See – Das waren noch unbeschwerte Zeiten: Im Jänner 2019 sorgte Bischof Hermann Glettler mit einem Gastauftritt bei der Heimatbühne See für Aufsehen. Der Bischof bewies schauspielerisches Talent im Stück „Don Camillo und Peppone“ und erntete tosenden Applaus.

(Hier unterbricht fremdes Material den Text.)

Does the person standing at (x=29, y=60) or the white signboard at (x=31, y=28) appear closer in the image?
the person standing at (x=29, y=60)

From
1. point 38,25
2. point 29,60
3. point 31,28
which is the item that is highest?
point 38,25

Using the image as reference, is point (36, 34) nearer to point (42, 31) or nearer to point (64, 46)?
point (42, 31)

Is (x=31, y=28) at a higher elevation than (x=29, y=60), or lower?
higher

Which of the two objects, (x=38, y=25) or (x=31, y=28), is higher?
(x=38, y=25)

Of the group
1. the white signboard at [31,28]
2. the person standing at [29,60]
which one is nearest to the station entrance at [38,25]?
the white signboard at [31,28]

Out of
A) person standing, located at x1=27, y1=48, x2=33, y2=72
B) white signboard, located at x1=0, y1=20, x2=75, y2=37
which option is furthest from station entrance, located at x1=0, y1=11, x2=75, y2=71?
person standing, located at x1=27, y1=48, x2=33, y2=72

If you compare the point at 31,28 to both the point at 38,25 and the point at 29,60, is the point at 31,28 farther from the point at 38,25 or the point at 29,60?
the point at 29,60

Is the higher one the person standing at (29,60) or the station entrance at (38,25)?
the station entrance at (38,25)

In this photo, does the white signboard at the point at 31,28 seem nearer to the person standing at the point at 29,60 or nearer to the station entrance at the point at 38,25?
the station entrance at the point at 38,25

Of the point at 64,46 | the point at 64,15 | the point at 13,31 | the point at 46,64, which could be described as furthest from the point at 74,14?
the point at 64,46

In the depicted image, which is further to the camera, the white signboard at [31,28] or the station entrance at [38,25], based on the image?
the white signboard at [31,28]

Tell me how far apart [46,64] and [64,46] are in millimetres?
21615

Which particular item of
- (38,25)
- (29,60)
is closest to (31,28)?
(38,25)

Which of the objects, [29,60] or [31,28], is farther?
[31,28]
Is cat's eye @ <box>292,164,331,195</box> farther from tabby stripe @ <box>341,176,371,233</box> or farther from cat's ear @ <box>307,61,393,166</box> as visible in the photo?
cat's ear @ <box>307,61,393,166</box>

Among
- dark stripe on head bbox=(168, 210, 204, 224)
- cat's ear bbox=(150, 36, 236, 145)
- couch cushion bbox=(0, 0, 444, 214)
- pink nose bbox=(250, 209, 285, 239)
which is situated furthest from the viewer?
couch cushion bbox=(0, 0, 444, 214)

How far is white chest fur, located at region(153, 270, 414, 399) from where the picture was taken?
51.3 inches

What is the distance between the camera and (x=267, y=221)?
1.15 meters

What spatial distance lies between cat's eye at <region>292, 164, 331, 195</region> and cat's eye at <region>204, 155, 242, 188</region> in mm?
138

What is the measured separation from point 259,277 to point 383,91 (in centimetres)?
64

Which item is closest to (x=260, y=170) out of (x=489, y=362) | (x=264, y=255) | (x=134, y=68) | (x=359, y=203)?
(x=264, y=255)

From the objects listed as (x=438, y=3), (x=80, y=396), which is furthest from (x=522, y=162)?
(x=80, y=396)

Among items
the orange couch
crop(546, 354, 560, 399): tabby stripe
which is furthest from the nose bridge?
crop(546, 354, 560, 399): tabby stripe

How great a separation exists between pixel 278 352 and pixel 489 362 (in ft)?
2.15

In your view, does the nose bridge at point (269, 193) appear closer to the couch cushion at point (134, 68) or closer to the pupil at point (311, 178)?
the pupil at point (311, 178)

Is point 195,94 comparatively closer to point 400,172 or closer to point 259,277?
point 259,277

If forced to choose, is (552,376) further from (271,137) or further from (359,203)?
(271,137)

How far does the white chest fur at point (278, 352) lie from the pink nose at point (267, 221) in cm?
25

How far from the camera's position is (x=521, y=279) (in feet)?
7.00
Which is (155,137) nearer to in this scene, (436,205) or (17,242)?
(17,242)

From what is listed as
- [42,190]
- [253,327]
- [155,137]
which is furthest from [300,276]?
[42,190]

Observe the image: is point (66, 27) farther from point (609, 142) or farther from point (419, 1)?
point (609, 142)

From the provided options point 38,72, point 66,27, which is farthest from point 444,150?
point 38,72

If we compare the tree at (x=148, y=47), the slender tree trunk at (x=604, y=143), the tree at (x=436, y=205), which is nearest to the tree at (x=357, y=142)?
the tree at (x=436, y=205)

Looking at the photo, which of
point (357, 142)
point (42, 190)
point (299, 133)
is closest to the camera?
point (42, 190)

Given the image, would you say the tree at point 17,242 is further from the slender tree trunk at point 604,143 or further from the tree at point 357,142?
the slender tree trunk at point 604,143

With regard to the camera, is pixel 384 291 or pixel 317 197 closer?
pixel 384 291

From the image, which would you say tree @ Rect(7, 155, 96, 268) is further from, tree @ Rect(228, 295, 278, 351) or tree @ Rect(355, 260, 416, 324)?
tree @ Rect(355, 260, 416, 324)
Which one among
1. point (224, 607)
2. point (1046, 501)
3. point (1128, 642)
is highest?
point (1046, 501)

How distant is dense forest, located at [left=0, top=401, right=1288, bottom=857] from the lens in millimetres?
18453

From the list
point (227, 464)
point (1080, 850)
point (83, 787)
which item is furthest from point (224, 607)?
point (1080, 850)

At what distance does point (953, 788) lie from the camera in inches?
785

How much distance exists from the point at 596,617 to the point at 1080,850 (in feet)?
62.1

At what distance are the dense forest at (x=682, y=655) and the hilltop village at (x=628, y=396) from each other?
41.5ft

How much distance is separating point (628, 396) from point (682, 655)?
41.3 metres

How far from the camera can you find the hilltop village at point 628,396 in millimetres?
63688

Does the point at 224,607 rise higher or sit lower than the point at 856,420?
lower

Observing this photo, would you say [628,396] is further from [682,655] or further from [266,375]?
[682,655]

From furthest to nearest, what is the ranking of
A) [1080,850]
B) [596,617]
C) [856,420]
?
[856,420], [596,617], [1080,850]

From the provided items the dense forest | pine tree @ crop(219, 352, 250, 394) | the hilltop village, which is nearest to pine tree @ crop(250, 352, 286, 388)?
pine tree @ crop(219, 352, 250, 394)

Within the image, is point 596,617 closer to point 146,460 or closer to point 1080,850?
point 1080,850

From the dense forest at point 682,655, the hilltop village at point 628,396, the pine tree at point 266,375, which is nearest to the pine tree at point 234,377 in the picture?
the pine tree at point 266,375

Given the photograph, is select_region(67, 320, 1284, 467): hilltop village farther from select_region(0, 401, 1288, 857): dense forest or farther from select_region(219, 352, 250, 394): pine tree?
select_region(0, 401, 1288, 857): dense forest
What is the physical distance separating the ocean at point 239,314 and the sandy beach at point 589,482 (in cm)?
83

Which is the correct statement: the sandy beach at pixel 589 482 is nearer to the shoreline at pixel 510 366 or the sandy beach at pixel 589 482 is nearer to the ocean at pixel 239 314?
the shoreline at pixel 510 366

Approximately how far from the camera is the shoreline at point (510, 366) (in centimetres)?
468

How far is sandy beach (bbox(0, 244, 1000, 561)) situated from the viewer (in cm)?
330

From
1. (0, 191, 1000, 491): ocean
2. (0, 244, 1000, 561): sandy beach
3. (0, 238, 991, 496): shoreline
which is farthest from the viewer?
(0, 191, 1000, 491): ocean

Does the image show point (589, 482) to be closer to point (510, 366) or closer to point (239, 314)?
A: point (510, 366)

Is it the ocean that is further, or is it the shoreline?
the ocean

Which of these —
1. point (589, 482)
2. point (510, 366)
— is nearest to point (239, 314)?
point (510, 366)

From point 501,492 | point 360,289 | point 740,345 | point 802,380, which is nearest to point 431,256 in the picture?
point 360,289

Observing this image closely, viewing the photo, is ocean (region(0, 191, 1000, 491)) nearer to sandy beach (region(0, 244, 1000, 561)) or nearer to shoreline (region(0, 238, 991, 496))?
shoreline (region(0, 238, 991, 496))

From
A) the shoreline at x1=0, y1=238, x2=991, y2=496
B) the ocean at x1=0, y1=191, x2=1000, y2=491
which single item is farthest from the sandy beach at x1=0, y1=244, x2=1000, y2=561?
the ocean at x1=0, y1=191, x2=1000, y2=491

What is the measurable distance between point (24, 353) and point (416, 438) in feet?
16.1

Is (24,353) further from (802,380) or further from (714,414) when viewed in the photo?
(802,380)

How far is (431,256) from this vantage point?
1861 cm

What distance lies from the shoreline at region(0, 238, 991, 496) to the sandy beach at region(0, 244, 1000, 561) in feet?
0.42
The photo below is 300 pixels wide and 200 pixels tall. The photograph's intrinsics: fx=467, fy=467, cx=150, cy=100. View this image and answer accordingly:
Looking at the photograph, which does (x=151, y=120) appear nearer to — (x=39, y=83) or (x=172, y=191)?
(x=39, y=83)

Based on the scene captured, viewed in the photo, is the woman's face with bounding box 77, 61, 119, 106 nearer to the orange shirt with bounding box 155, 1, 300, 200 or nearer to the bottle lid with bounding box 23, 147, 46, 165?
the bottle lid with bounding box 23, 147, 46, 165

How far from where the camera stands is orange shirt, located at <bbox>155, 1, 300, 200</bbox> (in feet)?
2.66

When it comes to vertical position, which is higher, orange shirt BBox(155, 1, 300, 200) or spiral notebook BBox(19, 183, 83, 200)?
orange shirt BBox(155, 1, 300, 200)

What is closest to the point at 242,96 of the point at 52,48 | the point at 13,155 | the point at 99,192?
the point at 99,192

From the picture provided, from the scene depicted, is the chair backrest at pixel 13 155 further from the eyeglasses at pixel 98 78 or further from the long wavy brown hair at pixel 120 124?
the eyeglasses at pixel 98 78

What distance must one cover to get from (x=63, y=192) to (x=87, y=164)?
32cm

Wie die meisten Kulturschaffenden hat die Pandemie auch das erfolgreiche Amateur-Ensemble von See Theater (früher Heimatbühne See) vor schwierige Rahmenbedingungen gestellt. Einige Darsteller mussten in den vergangenen Wochen in Quarantäne. Der Flyer mit der Premiere-Ankündigung für 6. Jänner war bereits gedruckt, als Spielleiter Albert Tschallener vor wenigen Tagen die Reißleine ziehen musste. „Wir hoffen sehr, dass wir unsere neue Komödie am 20. Jänner und dann jede Woche am Donnerstag bis Ostern aufführen können“, sagte der Spielleiter gestern am Dreikönigstag. „Immer vorausgesetzt, die Behörde erlaubt den Theaterbetrieb.“

Regisseur Tschallener hat diesmal die Zweiakter-Komödie „Ich weiß von nichts“ des Autors Daniel von Wattenwyl für das zwölfköpfige Ensemble bearbeitet. Zum Inhalt: Leo Lustenberger und sein Freund Valentin wachen nach einer durchzechten Nacht verkatert im Wohnzimmer auf. Leo hatte seine Beförderung zum Oberstaatsanwalt gefeiert. Der Bundespräsident hält die Laudatio und wird plötzlich vermisst. Licht ins Dunkel soll Chefinspektor Pölsterli bringen. Turbulent wird es, als Leo und Valentin den Bundespräsidenten gefesselt und geknebelt in der Besenkammer finden. Das Chaos ist perfekt, als auch noch zwei leichte Damen auftauchen. Nun ist Leos Einfallsreichtum gefragt.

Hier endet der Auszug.